By Jim Ewing
Special to The Clarion-Ledger
Jerry Lee Lewis: His Own Story should be included in every workshop on How To Write.
Professors of English can point to its lyric prose that coils on itself like a snake. Political scientists and historians can find ample fodder for topics as diverse as the forces that brought the likes of Huey P. Long and Theo G. Bilbo to power.
Religious scholars and sociologists can refer to its accuracy in exploring the relationship between cultural conservatism and the moral implications of rock ’n’ roll. But readers are at once ensnared by the man Jerry Lee Lewis himself, whose music “made Elvis cry.”
As Bragg, a Southernor, well understands, we cannot fathom Lewis’s music until we have felt the lash and storm of his upbringing. Bragg traces Mississippi-Louisiana history from its violent, bitter beginnings of conquest, duel, slavery and song into the 20th century.
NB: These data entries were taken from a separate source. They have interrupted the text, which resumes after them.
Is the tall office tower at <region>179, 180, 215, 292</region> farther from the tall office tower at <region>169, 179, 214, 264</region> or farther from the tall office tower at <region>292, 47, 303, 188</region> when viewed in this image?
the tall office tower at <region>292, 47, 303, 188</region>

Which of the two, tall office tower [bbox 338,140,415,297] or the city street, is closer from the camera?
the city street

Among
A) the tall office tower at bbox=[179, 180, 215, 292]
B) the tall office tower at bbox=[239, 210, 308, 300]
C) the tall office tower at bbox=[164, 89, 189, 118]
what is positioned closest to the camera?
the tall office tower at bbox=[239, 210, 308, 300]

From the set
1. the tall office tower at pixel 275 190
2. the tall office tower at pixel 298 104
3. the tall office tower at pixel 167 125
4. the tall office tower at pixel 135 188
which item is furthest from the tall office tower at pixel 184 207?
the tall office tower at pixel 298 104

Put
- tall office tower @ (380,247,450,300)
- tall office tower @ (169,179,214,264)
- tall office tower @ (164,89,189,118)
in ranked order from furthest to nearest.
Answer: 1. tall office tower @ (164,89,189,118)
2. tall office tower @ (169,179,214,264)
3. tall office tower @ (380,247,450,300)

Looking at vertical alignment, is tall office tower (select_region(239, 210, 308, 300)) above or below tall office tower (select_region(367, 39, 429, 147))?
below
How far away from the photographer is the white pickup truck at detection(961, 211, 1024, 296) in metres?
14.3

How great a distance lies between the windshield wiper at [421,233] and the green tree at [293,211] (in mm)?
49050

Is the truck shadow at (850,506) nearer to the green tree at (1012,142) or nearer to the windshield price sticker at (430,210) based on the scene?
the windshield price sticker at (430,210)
He paints the place with levees so tall “a man had to walk uphill to drown.” A cauldron of people, passions and violence, from Ferriday, La., to Natchez, Miss., to New Orleans, to Memphis, he lays out the landscape where Jerry Lee Lewis found form and substance, where gamblers and oil speculators, prostitutes and hoboes “came off the boxcars like fleas.”
Lewis’s rearing came amid the vast wealth of the few torn from the misery of the many dirt poor working people, great river floods, rampant political corruption, and The Great Depression’s soul-killing darkness — that spawned hungry children and heartbreak, whiskey, drugs and the devil eternally dancing in the shadows. Preachers and bootleggers sometimes were the same. They were his blood kin, as some of us admit are our own. They all knew they were sinners and The Killer seemed preordained to sing their songs.
Jerry Lee was born of the stuff of country legends, learning to croon at the knee of his father Elmo between his prison stints and sitting in a pew with his mother listening to the Pentecostals speaking in tongues.
Lewis credits a major influence Haney’s Big House, a black honky tonk in the Jim Crow South where white men feared to tread and “women toted straight razors in their underwear.”
“It’s where I got my juice,” Lewis told Bragg, giving his music its characteristic guts, grit and power.
Bragg details Lewis’s long march into greatness and despair: the honky tonks, women, pills, hit songs, fist fights, and scandal over marrying Myra, his 13-old-cousin — one of six marriages by the pioneer of rock ’n’ roll — some memories “like playing catch with broken glass.”
Along the way are music trivia gems, such as Lewis’s signature hit Whole Lotta Shakin’ Goin’ On, supposedly written by a black man at a fish camp on Florida’s Lake Okeechobee while drunk and milking rattlesnakes.
Bragg’s genius is alternating laser observations about the man and his milieu with stunning word play wrapped in seemingly effortless but exhaustive research. Bragg proves himself to be a journalist’s journalist by turning painstaking reportage into art.
Bragg doesn’t just chronicle a man but a region, and leads us like a secular evangelist to reexamine our own songs and sins.
Of Lewis, Bragg reports: “He did some meanness, God knows he did. But the music — funny how it turned out — was the purest part.”
Jim Ewing, a former writer and editor at The Clarion-Ledger, is the author of seven books including Conscious Food: Sustainable Growing, Spiritual Eating, and the forthcoming Redefining Manhood: A Guide for Men and Those Who Love Them, Spring 2015. Jim is a regular contributor to the Lemuria blog.